> _Data supplied_:

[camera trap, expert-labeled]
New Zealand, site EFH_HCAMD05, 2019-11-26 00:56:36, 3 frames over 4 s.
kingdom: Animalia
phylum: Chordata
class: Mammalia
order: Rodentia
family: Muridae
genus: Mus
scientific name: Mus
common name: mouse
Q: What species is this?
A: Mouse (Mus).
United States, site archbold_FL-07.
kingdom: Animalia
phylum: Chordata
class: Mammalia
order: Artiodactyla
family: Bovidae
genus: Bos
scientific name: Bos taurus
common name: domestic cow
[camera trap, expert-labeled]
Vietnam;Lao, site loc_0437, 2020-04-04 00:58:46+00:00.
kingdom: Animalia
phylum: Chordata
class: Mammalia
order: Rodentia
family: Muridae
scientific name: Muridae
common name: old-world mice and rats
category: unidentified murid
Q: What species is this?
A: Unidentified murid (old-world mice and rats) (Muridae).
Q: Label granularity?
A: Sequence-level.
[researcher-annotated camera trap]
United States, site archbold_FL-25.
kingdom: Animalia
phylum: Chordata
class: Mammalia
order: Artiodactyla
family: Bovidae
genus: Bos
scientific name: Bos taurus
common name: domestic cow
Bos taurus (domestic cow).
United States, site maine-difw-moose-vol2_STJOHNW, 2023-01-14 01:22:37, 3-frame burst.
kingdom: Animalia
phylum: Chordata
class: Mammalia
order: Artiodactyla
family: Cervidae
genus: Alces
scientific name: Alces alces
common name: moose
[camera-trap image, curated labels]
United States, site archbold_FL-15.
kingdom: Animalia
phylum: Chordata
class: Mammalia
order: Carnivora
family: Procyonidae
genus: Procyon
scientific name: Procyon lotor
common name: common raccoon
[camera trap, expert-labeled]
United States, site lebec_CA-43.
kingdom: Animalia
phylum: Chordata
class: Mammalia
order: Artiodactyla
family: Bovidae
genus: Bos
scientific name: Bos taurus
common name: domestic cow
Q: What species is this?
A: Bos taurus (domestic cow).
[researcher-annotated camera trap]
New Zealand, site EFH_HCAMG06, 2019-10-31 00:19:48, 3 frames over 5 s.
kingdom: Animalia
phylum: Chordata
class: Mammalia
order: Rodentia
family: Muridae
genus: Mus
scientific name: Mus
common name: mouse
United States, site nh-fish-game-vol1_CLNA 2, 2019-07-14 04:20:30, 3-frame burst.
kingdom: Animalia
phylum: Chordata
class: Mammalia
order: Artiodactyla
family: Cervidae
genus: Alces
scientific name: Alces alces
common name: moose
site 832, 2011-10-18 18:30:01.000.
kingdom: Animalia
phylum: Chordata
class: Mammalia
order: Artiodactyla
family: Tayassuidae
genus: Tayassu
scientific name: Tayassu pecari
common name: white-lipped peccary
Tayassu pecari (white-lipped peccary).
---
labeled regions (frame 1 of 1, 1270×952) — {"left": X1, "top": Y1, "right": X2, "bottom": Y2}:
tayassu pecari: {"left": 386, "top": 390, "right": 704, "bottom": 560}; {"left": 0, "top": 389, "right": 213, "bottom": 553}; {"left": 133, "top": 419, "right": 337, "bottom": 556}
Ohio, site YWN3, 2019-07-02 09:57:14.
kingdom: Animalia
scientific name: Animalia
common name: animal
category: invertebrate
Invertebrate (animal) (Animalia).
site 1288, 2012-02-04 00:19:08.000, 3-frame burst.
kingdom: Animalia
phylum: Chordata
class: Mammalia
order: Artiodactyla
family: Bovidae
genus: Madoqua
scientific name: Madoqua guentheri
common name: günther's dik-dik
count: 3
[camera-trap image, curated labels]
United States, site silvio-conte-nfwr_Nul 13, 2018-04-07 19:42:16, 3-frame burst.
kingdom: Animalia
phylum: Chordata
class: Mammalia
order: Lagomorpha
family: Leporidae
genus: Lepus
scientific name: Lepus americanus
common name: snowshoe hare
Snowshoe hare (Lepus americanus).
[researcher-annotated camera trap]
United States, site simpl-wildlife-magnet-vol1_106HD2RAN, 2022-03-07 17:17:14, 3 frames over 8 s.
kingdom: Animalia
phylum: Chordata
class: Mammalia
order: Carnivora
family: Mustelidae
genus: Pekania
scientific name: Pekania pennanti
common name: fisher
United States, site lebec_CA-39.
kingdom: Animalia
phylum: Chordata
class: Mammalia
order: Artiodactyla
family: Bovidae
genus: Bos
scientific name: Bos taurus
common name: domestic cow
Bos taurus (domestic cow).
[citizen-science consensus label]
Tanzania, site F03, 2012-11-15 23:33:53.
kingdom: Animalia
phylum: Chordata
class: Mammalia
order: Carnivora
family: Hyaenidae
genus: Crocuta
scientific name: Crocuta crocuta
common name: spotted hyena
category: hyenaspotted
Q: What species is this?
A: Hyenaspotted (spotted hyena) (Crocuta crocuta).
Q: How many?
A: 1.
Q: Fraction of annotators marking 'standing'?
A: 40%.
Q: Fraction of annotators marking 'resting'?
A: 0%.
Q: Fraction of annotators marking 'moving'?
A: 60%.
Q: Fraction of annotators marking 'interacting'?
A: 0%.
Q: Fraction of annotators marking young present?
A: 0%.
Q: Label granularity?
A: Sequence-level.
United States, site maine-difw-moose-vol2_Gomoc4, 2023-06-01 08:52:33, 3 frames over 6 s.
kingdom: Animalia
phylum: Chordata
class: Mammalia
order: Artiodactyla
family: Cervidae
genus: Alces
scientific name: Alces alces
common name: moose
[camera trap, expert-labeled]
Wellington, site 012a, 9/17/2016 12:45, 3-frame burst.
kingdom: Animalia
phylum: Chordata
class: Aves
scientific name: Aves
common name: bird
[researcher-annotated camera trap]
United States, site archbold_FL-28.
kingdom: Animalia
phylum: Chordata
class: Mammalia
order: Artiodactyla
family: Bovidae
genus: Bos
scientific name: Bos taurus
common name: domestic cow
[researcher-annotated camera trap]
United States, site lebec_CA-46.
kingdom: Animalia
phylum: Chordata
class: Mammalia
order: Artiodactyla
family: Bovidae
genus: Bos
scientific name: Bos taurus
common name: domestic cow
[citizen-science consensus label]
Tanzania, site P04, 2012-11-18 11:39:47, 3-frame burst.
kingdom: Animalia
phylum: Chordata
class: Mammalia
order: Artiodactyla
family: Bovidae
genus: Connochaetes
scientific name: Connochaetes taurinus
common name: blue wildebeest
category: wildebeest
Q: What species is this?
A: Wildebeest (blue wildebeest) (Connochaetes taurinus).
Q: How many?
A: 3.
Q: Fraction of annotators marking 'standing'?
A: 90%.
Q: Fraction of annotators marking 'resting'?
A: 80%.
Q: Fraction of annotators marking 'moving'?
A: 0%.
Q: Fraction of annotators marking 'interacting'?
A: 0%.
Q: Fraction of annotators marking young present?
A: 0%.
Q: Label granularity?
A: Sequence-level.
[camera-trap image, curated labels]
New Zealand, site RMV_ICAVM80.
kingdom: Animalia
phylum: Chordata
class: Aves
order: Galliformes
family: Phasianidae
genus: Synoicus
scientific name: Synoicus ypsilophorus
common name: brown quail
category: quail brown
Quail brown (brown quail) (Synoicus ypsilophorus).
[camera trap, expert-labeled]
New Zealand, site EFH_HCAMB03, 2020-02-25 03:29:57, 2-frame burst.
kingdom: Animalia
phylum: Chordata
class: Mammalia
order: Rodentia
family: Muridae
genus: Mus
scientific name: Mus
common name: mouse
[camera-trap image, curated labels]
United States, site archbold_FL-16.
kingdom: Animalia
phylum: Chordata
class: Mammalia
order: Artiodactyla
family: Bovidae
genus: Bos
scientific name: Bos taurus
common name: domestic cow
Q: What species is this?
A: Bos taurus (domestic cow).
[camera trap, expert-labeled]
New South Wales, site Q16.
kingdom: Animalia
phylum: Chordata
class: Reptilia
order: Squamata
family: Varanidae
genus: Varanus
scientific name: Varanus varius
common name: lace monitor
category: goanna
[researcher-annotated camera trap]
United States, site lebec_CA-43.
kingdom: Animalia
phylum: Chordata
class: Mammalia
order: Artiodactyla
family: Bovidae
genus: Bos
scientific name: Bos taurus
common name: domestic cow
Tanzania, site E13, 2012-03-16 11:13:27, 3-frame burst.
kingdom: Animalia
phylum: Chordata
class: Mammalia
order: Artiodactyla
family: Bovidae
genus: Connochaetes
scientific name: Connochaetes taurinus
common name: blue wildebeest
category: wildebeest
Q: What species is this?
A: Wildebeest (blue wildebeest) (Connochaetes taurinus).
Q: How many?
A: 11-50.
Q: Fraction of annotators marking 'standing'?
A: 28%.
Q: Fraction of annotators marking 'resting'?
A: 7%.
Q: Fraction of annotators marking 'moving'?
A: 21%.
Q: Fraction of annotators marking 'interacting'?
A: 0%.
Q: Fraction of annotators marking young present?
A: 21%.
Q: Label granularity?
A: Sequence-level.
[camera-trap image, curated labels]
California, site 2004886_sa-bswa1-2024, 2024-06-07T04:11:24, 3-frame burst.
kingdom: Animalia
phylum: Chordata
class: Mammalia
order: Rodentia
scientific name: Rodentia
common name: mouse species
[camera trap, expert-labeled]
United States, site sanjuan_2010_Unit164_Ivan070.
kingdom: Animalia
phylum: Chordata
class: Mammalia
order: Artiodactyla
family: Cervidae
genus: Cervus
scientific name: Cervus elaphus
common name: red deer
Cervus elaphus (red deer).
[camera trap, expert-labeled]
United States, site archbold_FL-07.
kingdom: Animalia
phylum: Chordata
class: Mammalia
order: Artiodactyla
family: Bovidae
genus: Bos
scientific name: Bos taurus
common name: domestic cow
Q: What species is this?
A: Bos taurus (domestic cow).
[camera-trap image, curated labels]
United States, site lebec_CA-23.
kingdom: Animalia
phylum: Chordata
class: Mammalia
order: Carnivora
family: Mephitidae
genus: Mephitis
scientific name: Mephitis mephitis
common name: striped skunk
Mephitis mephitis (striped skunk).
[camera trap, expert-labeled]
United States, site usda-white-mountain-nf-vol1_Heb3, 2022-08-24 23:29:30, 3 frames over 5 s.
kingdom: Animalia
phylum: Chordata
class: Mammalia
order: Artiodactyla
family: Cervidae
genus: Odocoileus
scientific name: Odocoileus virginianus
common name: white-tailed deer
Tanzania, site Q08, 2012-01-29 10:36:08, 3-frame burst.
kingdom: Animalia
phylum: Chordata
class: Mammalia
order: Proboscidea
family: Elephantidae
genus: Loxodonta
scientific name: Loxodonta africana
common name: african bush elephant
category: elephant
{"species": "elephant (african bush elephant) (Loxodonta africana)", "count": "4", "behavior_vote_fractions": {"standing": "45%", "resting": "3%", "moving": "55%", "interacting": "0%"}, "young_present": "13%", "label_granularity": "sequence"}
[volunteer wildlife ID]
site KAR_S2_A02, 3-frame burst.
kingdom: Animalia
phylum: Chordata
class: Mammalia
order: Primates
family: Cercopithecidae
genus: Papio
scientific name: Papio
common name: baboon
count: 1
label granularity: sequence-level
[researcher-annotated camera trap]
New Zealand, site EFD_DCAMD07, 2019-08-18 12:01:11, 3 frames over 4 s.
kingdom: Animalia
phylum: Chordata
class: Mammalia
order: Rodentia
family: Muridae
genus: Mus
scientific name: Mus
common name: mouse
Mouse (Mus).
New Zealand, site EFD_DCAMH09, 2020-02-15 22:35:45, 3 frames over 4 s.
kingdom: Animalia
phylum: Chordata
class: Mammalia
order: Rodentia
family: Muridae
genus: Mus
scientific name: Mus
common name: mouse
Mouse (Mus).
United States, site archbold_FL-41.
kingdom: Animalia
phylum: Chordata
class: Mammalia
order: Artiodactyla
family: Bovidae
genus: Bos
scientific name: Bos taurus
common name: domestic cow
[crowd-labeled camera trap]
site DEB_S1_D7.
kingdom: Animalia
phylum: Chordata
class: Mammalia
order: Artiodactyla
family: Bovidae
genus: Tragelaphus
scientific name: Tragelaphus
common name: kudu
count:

> _What is needed_:
For this exercise, gather every line of the data that contains the word "difw".

> _The answer_:
United States, site maine-difw-moose-vol2_STJOHNW, 2023-01-14 01:22:37, 3-frame burst.
United States, site maine-difw-moose-vol2_Gomoc4, 2023-06-01 08:52:33, 3 frames over 6 s.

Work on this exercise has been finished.